» DESCRIPTION OF THE TASK:
Count the lines in the data below that contain the string "Given", with uppercase and lowercase treated as different, and reply with only that number.

» DATA:

------

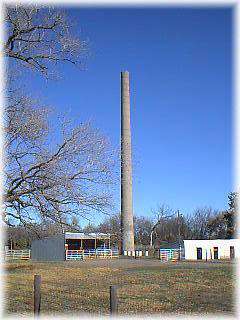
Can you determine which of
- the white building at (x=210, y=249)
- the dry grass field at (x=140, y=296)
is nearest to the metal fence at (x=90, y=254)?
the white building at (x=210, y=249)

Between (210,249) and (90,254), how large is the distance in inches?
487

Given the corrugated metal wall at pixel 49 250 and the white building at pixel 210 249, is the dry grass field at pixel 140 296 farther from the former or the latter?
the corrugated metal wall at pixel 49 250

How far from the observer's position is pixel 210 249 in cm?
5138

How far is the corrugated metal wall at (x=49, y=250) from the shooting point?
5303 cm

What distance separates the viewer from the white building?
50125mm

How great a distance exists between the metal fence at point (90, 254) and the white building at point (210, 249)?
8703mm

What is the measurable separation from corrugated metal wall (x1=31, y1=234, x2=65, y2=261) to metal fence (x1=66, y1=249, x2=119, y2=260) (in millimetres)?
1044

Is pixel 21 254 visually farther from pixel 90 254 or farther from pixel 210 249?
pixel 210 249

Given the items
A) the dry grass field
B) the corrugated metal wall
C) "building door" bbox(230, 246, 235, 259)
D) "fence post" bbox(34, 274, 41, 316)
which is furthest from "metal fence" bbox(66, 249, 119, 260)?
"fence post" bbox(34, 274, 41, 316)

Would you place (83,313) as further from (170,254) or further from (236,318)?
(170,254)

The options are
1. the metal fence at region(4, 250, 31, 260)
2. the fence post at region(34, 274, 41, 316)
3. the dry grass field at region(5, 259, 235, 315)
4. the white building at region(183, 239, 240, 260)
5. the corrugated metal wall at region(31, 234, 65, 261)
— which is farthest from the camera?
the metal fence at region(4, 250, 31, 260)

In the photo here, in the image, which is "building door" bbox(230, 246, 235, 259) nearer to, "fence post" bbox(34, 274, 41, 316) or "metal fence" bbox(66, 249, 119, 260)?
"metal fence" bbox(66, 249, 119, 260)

------

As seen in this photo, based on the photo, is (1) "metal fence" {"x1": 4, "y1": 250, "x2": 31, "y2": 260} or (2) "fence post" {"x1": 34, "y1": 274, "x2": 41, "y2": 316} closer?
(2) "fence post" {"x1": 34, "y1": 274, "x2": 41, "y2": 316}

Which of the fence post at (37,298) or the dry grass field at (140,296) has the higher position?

------

» RESULT FOR THIS TASK:
2